Numerous other producers and distributors are following suit. And of course Disney remains a reliable source of family-oriented movies. Not all its releases are sure-fire smashes like its recent animated hits, "Aladdin" and "The Little Mermaid" - nor do they deserve to be. But it's good to know Disney is staying loyal to the family market even as it reaches out to older audiences with movies from its Touchstone and Hollywood Pictures divisions.
And it's heartening to know Disney can still turn out a genuinely first-class production from time to time - as with "The Adventures of Huck Finn," a splendidly produced picture that recalls the studio's glory days in the 1950s, when live-action movies from "Treasure Island" and "The Story of Robin Hood" to "Rob Roy, the Highland Rogue" and "20,000 Leagues Under the Sea" helped give Disney a glowing reputation in the family-film field.
"The Adventures of Huck Finn" follows some of the oldest Disney formulas. It's based on a time-tested classic, features a young and likable protagonist, mixes action and comedy in about equal measure, and gallops along at a rapid pace.

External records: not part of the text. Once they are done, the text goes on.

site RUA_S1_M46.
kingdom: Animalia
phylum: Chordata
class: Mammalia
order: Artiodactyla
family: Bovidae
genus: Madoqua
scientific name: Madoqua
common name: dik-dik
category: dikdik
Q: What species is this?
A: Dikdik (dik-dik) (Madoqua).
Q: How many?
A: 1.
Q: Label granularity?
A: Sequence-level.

Above all, it has a number of excellent performances, most notably from 11-year-old Elijah Wood, who plays the title role with steady wit and conviction. He gets expert support from Courtney B. Vance as Jim, the runaway slave, and from Jason Robards and Robbie Coltrane - two seasoned professionals clearly enjoying their ripely ridiculous characters - as the con artists who make Huck their apprentice.
The picture has shortcomings, as well. It's considerably longer than it should be, and some portions may be confusing for very young spectators. It's unfortunate that girls and women get little attention compared with the males of the story.
The picture also slides perilously close to racial insensitivity when it dresses Jim up as an African "native" in scenes that are meant to be funny but deprive the character (and the actor) of dignity in a way that doesn't happen to the white people on the screen.
These flaws aside, "The Adventures of Huck Finn" is exciting and entertaining almost every step of the way. Credit goes to Stephen Sommers, who directed it from his own screenplay, and to cinematographer Janusz Kaminski, whose rich images add much to the story's impact. Curmudgeon that he was, Mark Twain himself would probably have enjoyed the energy and style they've brought to the latest version of his enduring masterpiece.
* `The Adventures of Huck Finn' has a PG rating. It contains mild profanity and a few scenes of violent action that might be disturbing for younger children.